Task requirements |
a) Answer these questions about the posts on caring for grandchildren:
(i) How old does the first writer say they are?
(ii) In the third post, what sign is the person referred to as "He"?
(iii) According to the second post, what is the bond needed in?
b) Transcribe part of the posts on caring for grandchildren word for word, beginning at the words "And the absolute" and stopping after "is it when?".

Document extract |
══════════════════════════════

I've been taking care of my grandkids since my grandson was a year old, (he is now 5) and his Mom went back to work. Now I have him and his sister Mondays to Friday. I have friends and family who think I'm out of my mind (I'm 68), but I wouldn't have it any other way. They bring joy to my life. Yes, at the end of some days I'm exhausted, but I know that they have been well cared for, and loved! My life will change this coming September when my grandson goes to Primary, and my granddaughter will possibly go to daycare. I will still be there when they are sick, or it's an inservice day. I will admit that it will be good to have some of my life back to do the things that I haven't had time for. I feel privileged to had the opportunity to create the special bond that I have with them.
And the absolute non-accidental soul bond they have with you - needed in their formative and foundational build - you were chosen- you chose each other. How beautiful to read your post 🙏🏽
Sassy you hit the nail on the head! He is Scorpio I am Cancer. Lots of water💧🌊 Its been in process for a while that the emotional expressions were no longer available. The hearts quit talking. Now I contemplate should I stay or should I go🤔🤐😲😥 or is it when?

══════════════════════════════

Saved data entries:
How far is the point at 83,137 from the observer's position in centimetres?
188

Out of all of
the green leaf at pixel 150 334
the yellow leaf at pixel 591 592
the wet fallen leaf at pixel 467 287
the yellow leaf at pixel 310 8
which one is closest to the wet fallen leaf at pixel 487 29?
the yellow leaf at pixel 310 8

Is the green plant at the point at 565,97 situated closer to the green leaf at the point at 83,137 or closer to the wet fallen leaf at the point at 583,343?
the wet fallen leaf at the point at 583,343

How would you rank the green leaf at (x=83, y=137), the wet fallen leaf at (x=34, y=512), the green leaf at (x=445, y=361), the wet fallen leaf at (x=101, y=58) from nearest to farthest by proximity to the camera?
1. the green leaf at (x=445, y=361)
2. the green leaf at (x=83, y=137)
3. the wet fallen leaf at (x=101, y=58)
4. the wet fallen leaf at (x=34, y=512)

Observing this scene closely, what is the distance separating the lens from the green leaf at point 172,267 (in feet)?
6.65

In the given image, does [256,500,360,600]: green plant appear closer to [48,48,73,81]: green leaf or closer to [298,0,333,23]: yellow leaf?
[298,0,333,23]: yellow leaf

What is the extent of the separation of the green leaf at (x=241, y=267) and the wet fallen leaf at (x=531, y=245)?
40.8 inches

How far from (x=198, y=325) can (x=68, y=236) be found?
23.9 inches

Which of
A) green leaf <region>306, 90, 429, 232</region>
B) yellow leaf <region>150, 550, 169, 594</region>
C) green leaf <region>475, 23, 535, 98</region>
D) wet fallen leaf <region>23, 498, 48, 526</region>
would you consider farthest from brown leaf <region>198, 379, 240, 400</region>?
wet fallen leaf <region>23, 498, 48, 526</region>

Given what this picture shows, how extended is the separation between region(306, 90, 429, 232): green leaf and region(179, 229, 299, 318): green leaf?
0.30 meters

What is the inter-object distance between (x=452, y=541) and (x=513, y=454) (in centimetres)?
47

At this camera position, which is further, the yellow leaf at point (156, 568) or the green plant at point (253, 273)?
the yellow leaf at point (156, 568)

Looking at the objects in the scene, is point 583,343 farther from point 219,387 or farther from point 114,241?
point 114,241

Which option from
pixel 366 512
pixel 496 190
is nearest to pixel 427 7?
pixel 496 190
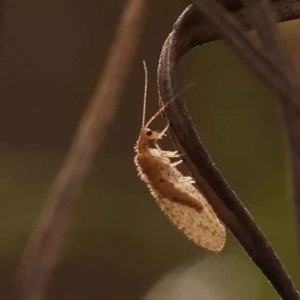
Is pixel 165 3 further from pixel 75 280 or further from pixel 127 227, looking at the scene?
pixel 75 280

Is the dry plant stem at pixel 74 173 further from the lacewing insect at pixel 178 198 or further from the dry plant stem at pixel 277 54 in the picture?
the lacewing insect at pixel 178 198

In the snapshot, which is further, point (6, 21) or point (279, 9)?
point (6, 21)

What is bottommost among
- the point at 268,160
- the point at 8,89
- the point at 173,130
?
the point at 268,160

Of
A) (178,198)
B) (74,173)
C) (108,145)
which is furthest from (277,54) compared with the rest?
(108,145)

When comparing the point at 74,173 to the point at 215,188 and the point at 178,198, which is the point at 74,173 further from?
the point at 178,198

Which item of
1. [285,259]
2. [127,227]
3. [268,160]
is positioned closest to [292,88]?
[285,259]

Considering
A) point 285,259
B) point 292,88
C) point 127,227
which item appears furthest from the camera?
point 127,227
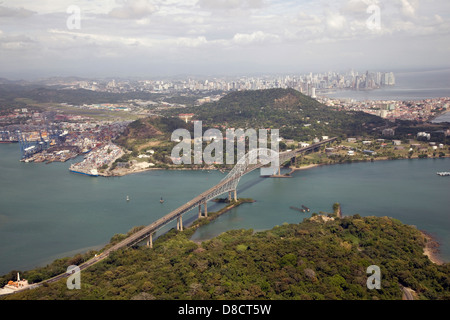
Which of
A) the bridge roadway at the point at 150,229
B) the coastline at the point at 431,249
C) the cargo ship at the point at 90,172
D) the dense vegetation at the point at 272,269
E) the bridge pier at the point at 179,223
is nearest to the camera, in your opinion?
the dense vegetation at the point at 272,269

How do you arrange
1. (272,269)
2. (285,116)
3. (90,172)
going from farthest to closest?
(285,116) → (90,172) → (272,269)

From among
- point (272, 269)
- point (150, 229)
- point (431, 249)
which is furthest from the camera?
point (150, 229)

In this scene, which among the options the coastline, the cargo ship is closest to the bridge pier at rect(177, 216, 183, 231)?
the coastline

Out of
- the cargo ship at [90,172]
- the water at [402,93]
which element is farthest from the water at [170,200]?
the water at [402,93]

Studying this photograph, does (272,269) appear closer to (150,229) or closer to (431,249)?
(150,229)

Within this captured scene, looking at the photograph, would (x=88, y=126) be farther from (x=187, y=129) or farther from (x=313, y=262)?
(x=313, y=262)

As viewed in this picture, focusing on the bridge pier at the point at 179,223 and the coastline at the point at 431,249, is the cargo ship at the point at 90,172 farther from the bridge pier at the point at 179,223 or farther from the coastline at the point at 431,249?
the coastline at the point at 431,249

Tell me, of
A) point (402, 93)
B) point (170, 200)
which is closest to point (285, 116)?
point (170, 200)
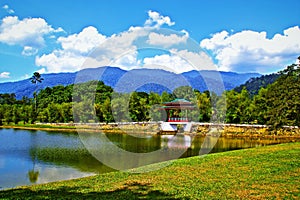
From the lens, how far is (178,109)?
30016 mm

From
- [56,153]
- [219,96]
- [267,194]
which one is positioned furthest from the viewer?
[219,96]

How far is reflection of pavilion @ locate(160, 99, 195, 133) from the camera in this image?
29094 millimetres

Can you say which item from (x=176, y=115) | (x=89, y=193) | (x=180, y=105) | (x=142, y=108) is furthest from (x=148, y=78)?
(x=142, y=108)

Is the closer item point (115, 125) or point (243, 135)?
point (243, 135)

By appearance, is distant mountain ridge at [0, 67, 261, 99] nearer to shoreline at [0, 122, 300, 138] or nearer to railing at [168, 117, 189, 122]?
railing at [168, 117, 189, 122]

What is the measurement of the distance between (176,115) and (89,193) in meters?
25.0

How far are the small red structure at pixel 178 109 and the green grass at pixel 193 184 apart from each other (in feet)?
61.6

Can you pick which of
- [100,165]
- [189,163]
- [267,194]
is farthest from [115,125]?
[267,194]

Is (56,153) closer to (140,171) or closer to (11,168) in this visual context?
(11,168)

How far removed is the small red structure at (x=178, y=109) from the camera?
29.0 m

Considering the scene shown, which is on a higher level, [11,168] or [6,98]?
[6,98]

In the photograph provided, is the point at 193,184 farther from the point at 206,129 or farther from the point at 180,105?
the point at 206,129

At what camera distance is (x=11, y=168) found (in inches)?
483

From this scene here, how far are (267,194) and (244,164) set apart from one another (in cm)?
350
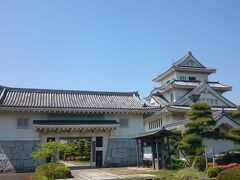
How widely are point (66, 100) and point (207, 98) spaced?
1787cm

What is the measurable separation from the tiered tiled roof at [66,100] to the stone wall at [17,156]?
327 cm

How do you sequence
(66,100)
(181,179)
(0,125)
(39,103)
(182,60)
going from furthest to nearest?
(182,60) → (66,100) → (39,103) → (0,125) → (181,179)

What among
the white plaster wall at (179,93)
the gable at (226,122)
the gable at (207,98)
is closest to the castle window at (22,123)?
the gable at (226,122)

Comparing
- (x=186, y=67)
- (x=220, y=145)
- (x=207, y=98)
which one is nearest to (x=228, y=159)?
(x=220, y=145)

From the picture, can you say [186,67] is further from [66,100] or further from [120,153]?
[66,100]

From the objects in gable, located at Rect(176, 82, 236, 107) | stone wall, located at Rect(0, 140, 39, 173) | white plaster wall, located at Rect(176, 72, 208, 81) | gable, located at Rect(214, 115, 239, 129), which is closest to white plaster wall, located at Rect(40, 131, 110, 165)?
stone wall, located at Rect(0, 140, 39, 173)

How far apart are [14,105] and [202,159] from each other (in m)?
16.7

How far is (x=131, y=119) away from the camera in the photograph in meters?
29.0

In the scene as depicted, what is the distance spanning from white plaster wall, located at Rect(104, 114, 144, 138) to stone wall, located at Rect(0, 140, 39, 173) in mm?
7684

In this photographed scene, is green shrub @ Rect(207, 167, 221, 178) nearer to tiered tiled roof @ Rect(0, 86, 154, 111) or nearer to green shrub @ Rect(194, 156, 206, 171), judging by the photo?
green shrub @ Rect(194, 156, 206, 171)

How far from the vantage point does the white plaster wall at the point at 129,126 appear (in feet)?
92.8

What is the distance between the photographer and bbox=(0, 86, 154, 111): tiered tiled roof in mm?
26203

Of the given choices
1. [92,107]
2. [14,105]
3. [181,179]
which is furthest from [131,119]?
[181,179]

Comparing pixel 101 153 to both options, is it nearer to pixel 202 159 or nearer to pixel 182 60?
pixel 202 159
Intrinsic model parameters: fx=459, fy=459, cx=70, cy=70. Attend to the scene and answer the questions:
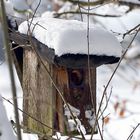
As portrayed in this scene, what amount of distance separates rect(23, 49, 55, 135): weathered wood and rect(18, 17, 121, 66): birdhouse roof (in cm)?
22

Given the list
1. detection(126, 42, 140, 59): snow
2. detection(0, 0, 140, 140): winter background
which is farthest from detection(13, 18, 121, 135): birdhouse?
Result: detection(126, 42, 140, 59): snow

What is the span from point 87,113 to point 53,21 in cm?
50

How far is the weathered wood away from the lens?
2373 mm

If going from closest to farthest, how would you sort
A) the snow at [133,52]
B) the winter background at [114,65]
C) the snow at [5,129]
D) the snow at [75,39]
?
the snow at [5,129], the snow at [75,39], the winter background at [114,65], the snow at [133,52]

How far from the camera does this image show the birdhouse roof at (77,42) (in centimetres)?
206

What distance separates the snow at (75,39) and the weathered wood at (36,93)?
0.72 ft

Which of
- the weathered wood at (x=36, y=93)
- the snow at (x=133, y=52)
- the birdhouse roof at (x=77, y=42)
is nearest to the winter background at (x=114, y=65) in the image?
the snow at (x=133, y=52)

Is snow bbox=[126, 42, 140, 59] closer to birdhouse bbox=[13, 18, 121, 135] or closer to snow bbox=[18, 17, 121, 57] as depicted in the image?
birdhouse bbox=[13, 18, 121, 135]

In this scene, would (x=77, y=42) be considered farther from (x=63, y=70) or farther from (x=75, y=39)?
(x=63, y=70)

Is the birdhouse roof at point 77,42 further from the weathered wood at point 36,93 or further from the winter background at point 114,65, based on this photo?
the winter background at point 114,65

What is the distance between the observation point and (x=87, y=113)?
2354mm

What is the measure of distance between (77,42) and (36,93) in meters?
0.55

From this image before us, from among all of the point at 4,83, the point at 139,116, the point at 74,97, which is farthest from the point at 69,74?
the point at 4,83

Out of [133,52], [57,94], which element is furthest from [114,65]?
[57,94]
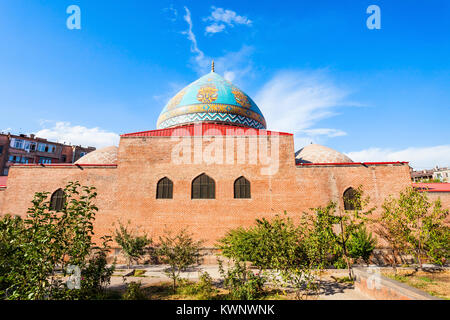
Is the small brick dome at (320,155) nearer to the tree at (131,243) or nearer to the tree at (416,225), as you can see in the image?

══════════════════════════════

Answers provided |
a)
(i) 68
(ii) Scorpio
(iii) Their formative and foundational build

b)
And the absolute non-accidental soul bond they have with you - needed in their formative and foundational build - you were chosen- you chose each other. How beautiful to read your post 🙏🏽
Sassy you hit the nail on the head! He is Scorpio I am Cancer. Lots of water💧🌊 Its been in process for a while that the emotional expressions were no longer available. The hearts quit talking. Now I contemplate should I stay or should I go🤔🤐😲😥 or is it when?